I managed to clear through a number of problems but eventually my patience wore down and I settled with writing my own serverless function to generate the strings to feed into alda directly.

My goal here was to generate unique phrases, output them to MIDI, and then convert them to Audio to be played almost instantenously. For now it’s easy enough to take the generated strings and drop them directly into the alda REPL or play them direct from file though.

It will be nice to see alda develop further and offer an online REPL – which would mean the engine itself would be light enough to perform the above too.

2 thoughts on “Generating Music with Markov Chains and Alda”

Sean

February 23, 2022 at 6:23 pm

Thanks for creating and working on Alda, Dave! I’ve had a lot of fun playing around with it.

This is such a great comment. You’ve given all the insight necessary to understand the interaction between alda and alda-player in this single comment. Thanks! I really wish I had time to dedicate to looking into the github issue and conversion necessary, but personally won’t be able to help out. I hope someone else stumbles on this post and can get stuck in.

Cheers!
Dave Yarwood

January 15, 2022 at 6:20 pm

Hi, this is really cool stuff, thanks for sharing it! This is exactly the kind of thing that I’ve envisioned that Alda could be used for, and it’s super exciting that people like you are out there doing it!

On the topic of instantaneously playing the output of the generator in the browser: I think the separation that we have today between the client (`alda`, written in Go) and player (`alda-player`, written in Kotlin) is probably the right conceptual “seam” here between the server (which could be serverless function) and the browser. At a high level, the `alda` client converts Alda source input into OSC messages that tell the player process what to do.
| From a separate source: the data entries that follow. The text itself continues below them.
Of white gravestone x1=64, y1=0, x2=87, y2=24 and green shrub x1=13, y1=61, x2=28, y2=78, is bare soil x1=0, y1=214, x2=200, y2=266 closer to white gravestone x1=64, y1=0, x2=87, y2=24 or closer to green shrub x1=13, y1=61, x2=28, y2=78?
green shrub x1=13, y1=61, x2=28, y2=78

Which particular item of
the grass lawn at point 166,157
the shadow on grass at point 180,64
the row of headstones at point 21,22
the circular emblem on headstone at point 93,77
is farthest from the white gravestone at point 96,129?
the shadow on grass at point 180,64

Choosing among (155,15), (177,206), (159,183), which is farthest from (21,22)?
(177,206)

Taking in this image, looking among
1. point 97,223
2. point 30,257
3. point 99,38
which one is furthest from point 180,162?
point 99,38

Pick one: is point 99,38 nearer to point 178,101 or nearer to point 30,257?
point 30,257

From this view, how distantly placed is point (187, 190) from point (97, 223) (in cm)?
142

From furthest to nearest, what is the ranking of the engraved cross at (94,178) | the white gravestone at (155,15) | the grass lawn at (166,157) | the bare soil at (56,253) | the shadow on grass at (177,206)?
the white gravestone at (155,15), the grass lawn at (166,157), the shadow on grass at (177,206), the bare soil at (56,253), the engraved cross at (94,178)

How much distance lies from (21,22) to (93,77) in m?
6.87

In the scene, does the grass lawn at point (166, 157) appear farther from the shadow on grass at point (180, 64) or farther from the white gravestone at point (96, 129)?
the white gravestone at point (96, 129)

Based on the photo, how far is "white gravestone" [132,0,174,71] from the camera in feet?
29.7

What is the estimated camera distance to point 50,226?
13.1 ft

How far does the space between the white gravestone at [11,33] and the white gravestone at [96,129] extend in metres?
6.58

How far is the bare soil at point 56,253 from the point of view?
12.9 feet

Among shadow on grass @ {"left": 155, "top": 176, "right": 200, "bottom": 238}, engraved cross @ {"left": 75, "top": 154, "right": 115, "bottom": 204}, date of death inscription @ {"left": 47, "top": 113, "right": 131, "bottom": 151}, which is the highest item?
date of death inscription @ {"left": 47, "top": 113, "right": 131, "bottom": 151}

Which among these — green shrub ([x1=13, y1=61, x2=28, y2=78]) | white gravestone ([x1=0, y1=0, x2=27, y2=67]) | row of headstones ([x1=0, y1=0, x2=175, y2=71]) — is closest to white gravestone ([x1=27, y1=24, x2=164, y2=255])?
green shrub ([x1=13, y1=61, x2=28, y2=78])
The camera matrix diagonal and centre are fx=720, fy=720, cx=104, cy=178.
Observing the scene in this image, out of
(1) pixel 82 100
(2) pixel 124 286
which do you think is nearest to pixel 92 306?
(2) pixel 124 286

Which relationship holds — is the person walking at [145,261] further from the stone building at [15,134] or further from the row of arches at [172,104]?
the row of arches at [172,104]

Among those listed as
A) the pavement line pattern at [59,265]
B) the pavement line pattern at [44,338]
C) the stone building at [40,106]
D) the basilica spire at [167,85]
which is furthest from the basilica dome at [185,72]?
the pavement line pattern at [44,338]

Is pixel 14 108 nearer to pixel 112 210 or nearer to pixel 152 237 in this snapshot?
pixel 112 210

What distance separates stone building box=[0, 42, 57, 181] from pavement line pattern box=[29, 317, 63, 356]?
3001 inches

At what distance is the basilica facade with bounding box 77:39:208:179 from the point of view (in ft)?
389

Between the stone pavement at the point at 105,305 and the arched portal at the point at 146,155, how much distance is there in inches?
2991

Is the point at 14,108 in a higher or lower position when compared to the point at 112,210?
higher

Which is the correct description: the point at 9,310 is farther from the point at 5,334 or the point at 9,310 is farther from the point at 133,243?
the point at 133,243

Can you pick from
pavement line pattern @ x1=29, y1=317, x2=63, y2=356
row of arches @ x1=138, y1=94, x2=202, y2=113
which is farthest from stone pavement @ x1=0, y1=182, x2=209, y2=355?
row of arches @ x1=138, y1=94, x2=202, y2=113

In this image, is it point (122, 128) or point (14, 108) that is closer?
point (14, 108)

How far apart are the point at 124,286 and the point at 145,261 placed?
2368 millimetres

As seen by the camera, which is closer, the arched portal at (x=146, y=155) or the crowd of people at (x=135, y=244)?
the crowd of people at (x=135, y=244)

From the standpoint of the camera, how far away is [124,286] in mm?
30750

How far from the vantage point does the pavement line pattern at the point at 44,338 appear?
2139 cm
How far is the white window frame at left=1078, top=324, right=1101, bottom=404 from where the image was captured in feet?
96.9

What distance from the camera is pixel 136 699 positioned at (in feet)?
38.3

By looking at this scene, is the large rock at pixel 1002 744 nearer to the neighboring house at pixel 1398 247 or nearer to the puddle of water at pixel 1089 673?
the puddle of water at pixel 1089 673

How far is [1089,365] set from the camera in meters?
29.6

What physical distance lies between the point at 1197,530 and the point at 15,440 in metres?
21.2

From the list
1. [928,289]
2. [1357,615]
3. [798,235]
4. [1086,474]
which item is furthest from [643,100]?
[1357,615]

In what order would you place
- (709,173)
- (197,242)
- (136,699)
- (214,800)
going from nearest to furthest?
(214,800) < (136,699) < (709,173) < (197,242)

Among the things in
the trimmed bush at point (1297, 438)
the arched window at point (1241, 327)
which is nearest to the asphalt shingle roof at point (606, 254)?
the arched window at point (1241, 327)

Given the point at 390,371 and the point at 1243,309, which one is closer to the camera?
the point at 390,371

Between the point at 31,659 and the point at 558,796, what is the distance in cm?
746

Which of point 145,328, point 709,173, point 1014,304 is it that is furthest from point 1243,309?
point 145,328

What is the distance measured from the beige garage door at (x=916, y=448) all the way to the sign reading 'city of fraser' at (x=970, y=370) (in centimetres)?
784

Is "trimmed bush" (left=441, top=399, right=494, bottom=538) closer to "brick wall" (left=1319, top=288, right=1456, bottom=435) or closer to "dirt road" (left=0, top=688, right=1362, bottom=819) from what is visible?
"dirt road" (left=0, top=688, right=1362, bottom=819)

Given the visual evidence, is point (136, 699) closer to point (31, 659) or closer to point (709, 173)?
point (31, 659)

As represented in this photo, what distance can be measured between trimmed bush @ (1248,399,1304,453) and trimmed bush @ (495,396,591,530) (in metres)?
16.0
The `alda-player` receives the OSC messages and follows the instructions, loading MIDI events into a sequencer and either playing the sequence or exporting it as a MIDI file.

The way `alda` and `alda-player` work on the command line is that the client sends these OSC messages to the player over TCP. In a web server/client scenario, the browser could send a request with Alda source to the server, the server could run the Alda client and dump the OSC messages to bytes, then send those back to the client as a response. On the client side, we could have some JavaScript that parses the OSC bytes (using an OSC library) and does something similar to what `alda-player` is doing to interpret the instructions and play music, e.g. using the Web Audio API and/or a JS MIDI library.

If nobody does this before me, I will eventually do it myself, because I’d love to have a live REPL on the Alda website! I’ve already started looking into compiling `alda` into WebAssembly so that we can do this entirely in the browser on a static webpage. I’m hoping that this will be the easy part. The part that will take a little more work is the browser-side library for receiving Alda OSC messages and correctly interpret them to play music in the browser.

If anyone reading this is interested in following this project (or maybe contributing!), see: https://github.com/alda-lang/alda/issues/392

Thanks again for writing this awesome blog post, I love projects like this!